Mayfield also is a community that has a diverse and changing population. Fox founded the Minority Enrichment Center after the start of the COVID-19 pandemic to deal with the challenges that minority students were facing in school. According to Fox, the school system had shifted from serving a majority-white population to a system with more Black and Hispanic students in the past few years. “Minority kids were graduating but they weren’t ready to go to work or the next level of education,” said Fox, “That means more poverty, we are going to create a cycle. So that’s why the minority center was started, so we can start bridging some of those gaps, so we can figure out why, provide resources, and work with the families one on one.”

“Disaster response is political, and so it replicates political distinctions.”

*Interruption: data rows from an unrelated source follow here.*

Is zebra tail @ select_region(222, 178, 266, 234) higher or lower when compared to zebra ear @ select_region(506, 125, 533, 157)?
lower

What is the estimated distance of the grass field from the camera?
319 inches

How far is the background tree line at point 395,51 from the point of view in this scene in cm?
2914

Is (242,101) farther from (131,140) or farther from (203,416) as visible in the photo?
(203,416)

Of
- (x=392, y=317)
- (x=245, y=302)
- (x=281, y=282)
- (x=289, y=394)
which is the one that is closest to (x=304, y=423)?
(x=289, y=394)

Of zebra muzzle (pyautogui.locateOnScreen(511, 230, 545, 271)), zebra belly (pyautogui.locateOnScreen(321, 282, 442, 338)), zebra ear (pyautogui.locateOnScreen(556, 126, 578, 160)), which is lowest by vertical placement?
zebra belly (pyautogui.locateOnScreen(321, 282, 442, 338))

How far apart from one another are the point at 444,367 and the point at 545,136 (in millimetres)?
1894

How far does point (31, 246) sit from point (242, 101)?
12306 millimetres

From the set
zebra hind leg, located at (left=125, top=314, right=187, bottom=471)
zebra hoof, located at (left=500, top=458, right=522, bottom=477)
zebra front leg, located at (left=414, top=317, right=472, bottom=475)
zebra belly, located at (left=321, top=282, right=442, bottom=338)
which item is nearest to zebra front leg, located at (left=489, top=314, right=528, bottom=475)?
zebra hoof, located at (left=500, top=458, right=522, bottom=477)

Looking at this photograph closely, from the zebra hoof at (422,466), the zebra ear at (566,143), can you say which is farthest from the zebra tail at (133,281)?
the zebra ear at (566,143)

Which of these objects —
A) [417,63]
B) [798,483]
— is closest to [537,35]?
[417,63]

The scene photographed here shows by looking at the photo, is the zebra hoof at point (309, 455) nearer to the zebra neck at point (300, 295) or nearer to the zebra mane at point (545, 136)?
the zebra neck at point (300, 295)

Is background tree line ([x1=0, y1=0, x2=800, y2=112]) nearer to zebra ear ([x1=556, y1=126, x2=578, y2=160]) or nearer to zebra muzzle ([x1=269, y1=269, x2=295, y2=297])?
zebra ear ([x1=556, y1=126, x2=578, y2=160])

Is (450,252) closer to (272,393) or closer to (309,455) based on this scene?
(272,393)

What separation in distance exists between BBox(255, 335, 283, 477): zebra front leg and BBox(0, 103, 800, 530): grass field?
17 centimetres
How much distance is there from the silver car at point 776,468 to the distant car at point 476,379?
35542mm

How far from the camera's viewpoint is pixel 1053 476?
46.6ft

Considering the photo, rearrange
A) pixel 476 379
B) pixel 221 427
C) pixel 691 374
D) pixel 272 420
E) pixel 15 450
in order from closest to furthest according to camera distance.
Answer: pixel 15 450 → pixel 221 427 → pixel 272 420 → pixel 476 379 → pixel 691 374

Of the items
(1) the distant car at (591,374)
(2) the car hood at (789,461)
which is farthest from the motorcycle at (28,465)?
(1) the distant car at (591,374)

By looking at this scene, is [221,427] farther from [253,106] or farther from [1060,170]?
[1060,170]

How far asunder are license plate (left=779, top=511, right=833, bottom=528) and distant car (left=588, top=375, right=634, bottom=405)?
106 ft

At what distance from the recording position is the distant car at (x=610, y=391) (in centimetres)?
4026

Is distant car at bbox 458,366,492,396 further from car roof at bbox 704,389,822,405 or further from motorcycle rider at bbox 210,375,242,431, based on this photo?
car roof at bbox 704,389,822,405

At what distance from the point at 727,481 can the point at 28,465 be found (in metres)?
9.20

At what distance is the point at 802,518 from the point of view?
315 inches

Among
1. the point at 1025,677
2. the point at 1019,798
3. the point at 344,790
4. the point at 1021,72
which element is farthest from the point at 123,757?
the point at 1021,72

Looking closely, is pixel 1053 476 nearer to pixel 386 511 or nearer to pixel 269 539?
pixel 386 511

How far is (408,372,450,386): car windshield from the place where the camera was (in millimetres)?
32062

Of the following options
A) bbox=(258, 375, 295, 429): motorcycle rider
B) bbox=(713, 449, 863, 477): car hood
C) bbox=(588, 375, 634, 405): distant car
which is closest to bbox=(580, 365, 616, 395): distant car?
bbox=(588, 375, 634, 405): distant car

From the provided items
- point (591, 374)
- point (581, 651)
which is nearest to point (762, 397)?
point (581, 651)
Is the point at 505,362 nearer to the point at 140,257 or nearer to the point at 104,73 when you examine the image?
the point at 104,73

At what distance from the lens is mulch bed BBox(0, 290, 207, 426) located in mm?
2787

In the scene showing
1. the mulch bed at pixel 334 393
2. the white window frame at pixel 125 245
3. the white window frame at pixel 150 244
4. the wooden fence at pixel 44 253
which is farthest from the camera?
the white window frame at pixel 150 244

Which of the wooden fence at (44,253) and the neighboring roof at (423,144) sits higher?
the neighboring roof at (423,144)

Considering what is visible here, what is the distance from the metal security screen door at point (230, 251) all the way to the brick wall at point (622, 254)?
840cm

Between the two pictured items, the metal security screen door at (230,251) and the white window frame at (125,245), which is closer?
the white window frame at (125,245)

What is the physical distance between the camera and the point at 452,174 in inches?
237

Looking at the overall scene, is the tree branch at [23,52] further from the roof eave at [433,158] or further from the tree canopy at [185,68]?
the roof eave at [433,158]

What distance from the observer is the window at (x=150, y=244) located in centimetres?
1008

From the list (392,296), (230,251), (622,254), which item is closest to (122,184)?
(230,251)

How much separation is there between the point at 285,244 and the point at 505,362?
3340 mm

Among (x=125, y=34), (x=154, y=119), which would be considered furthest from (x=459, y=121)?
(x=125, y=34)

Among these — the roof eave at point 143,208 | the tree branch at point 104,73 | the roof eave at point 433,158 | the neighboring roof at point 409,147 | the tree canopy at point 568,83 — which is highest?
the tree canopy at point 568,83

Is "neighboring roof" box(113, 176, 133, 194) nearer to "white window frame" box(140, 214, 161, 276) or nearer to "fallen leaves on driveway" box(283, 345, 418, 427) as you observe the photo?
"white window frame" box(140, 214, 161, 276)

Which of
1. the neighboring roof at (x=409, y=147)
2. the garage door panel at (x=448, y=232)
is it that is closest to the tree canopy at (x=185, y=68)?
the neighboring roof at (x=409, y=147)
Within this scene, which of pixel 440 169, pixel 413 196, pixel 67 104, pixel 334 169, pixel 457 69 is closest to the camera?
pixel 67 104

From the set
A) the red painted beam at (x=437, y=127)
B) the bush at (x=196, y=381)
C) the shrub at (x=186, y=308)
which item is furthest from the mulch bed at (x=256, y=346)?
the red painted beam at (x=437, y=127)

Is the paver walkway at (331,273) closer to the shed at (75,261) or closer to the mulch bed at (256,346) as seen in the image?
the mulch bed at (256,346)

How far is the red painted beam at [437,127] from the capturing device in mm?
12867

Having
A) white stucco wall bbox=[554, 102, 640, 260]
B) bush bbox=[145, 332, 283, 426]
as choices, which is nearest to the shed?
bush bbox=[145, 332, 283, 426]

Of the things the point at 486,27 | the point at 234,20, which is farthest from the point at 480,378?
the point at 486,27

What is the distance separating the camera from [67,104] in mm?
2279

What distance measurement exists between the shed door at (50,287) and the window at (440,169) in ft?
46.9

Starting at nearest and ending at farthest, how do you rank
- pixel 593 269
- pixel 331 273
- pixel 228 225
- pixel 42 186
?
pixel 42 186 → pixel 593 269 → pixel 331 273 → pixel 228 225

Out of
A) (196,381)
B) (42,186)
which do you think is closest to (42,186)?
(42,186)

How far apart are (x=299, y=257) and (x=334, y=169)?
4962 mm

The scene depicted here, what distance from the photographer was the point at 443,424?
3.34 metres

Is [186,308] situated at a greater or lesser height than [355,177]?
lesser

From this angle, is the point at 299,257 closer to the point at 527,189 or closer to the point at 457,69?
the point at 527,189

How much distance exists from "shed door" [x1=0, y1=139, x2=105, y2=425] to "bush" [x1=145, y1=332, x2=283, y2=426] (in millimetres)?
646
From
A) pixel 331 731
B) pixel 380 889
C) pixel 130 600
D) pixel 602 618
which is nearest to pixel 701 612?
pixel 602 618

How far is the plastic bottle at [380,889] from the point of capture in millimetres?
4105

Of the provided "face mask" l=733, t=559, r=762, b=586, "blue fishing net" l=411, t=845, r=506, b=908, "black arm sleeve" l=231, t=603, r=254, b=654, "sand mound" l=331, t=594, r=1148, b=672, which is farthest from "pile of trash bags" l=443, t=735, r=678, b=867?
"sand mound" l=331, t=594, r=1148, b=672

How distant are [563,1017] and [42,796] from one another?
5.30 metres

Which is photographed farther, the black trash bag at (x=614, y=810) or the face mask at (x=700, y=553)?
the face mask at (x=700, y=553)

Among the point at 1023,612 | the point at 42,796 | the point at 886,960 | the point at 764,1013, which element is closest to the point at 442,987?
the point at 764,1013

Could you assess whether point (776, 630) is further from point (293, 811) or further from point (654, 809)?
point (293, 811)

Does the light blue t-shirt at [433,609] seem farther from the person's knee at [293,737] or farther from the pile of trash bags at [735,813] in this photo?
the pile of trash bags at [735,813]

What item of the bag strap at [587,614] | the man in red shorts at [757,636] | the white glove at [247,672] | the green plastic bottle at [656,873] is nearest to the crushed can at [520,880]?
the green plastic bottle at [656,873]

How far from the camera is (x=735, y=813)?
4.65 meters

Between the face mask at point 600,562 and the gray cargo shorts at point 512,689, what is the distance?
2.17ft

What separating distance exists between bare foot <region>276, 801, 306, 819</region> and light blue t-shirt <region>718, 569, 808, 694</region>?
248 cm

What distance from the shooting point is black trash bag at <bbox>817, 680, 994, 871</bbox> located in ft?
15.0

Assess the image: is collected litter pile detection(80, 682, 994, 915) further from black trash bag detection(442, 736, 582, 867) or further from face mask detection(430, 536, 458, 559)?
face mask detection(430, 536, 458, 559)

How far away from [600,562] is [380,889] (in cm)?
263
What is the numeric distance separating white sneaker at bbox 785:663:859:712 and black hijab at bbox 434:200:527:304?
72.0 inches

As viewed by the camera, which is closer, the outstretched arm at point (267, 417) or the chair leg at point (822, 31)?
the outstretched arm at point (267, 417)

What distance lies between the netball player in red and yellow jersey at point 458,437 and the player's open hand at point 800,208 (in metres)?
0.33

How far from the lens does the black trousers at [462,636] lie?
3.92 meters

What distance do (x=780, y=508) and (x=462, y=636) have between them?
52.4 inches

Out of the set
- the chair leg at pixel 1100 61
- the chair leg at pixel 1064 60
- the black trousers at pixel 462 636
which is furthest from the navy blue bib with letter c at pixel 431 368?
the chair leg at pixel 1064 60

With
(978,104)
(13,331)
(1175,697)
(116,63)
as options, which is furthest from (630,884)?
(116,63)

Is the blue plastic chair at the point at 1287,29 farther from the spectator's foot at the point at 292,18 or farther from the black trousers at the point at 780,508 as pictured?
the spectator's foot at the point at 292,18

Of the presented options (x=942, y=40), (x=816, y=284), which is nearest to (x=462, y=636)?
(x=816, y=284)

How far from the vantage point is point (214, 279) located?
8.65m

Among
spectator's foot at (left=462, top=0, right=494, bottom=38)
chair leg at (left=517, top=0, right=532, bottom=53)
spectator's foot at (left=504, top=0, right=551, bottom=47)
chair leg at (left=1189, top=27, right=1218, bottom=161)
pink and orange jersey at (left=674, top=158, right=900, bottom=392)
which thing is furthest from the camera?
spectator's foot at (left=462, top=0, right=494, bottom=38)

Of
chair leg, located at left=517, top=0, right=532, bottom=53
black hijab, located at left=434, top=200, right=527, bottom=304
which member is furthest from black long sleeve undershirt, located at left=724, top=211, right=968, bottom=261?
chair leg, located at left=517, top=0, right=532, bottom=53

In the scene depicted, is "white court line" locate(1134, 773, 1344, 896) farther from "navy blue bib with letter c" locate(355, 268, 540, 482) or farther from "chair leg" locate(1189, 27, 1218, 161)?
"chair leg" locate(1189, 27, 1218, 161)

Jacob Remes, clinical assistant professor of history at New York University’s Gallatin School of Individualized Study

After the storm, many people complained online about how Kentuckians brought this disaster upon themselves by voting for representatives like Paul and Senate Minority Leader Mitch McConnell. However, painting Kentuckians with such a broad brush ignores the complexities in a town like Mayfield, where the most impacted individuals were also the ones most likely to face voter suppression. “The tornado, the neighborhood that it hit is [a] mostly minority neighborhood,” said Fox. “The homes that sustained overall the most damage ripped through those places where there was already an issue with poverty and people not having the resources they needed for daily life.”

Booker, who describes his campaign as “a testament to the forgotten people, communities like my own who have been ignored and abandoned for so long,” also highlighted that many of the people who were impacted by the storm were also struggling prior to the storm. He points out that Paul, who has come under fire for voting against disaster relief and yet is requesting assistance after this storm, has long ignored communities like Mayfield in Kentucky. “Sadly, Rand Paul doesn’t believe our government should do anything but give handouts to corporations and his ultra wealthy friends,” said Booker. “Through his entire time in office, he has consistently voted against disaster relief… His sharp pivot now just shows his hypocrisy, and is a desperate attempt to hide his shameful record.”

Jacob Remes, a clinical assistant professor of history at New York University’s Gallatin School of Individualized Study, explained after Hurricane Maria that the kind of societal divisions that Booker talks about are the reasons why disasters occur. “Disasters usually replicate whatever cleavages, inequalities, exclusions existed in a society before. That’s because people who are excluded are made more vulnerable,” he said. “But it’s also because disaster response is political, and so it replicates political distinctions.”
Fox, who is helping with relief efforts, has drawn strength from the solidarity that she has received from individuals around the country, including Operation Barbecue, which has provided hot meals to residents. She hopes that resources and relief will flow to the storm victims in the weeks and months to come as the true cost of the disaster is revealed. “Mayfield is resilient, we’ve bounced back from a lot of things,” said Fox.